How is the Multi-AZ deployment of Amazon RDS realized? - amazon-rds

Recently I'm considering to use Amazon RDS Multi-AZ deployment for a service in production environment, and I've read the related documents.
However, I have a question about the failover. In the FAQ of Amazon RDS, failover is described as follows:
Q: What happens during Multi-AZ failover and how long does it take?
Failover is automatically handled by Amazon RDS so that you can resume
database operations as quickly as possible without administrative
intervention. When failing over, Amazon RDS simply flips the canonical
name record (CNAME) for your DB Instance to point at the standby,
which is in turn promoted to become the new primary. We encourage you
to follow best practices and implement database connection retry at
the application layer. Failover times are a function of the time it
takes crash recovery to complete. Start-to-finish, failover typically
completes within three minutes.
From the above description, I guess there must be a monitoring service which could detect failure of primary instance and do the flipping.
My question is, which AZ does this monitoring service host in? There are 3 possibilities:
1. Same AZ as the primary
2. Same AZ as the standby
3. Another AZ
Apparently 1&2 won't be the case, since it could not handle the situation that entire AZ being unavailable. So, if 3 is the case, what if the AZ of the monitoring service goes down? Is there another service to monitor this monitoring service? It seems to be an endless domino.
So, how is Amazon ensuring the availability of RDS in Multi-AZ deployment?

So, how is Amazon ensuring the availability of RDS in Multi-AZ deployment?
I think that the "how" in this case is abstracted by design away from the user, given that RDS is a PaaS service. A multi-AZ deployment has a great deal that is hidden, however, the following are true:
You don't have any access to the secondary instance, unless a failover occurs
You are guaranteed that a secondary instance is located in a separate AZ from the primary
In his blog post, John Gemignani mentions the notion of an observer managing which RDS instance is active in the multi-AZ architecture. But to your point, what is the observer? And where is it observing from?
Here's my guess, based upon my experience with AWS:
The observer in an RDS multi-AZ deployment is a highly available service that is deployed throughout every AZ in every region that RDS multi-AZ is available, and makes use of existing AWS platform services to monitor the health and state of all of the infrastructure that may affect an RDS instance. Some of the services that make up the observer may be part of the AWS platform itself, and otherwise hidden from the user.
I would be willing to bet that the same underlying services that comprise CloudWatch Events is used in some capacity for the RDS multi-AZ observer. From Jeff Barr's blog post announcing CloudWatch Events, he describes the service this way:
You can think of CloudWatch Events as the central nervous system for your AWS environment. It is wired in to every nook and cranny of the supported services, and becomes aware of operational changes as they happen. Then, driven by your rules, it activates functions and sends messages (activating muscles, if you will) to respond to the environment, making changes, capturing state information, or taking corrective action.
Think of the observer the same way - it's a component of the AWS platform that provides a function that we, as the users of the platform do not need to think about. It's part of AWS's responsibility in the Shared Responsibility Model.

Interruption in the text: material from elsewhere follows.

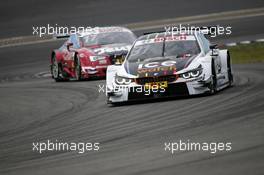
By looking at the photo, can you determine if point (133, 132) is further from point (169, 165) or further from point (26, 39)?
point (26, 39)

Educated guess - the monitoring service runs on all the AZs and refers to a shared list of running instances (which is sync-replicated across the AZs). As soon as a monitoring service on one AZ notices that another AZ is down, it flips the CNAMES of all the running instances to an AZ which is currently up.

We did not get to determine where the fail-over instance resides, but our primary is in US-West-2c and secondary is in US-West-2b.
Using PostgreSQL, our data became corrupted because of a physical problem with the Amazon volume (as near as we could tell). We did not have a multi-AZ set up at the time, so to recover, we had to perform a point-in-time restore as close in time as we could to the event. Amazon support assured us that had we gone ahead with the Multi-AZ, they would have automatically rolled over to the other AZ. This begs the questions how they could have determined that, and would the data corruption propagated to the other AZ?
Because of that shisaster, we also added a read-only replica, which seems to make a lot more sense to me. We also use the RO replica for read and other functions. My understanding from my Amazon rep is that one can think of the Multi-AZ setting as more like a RAID situation.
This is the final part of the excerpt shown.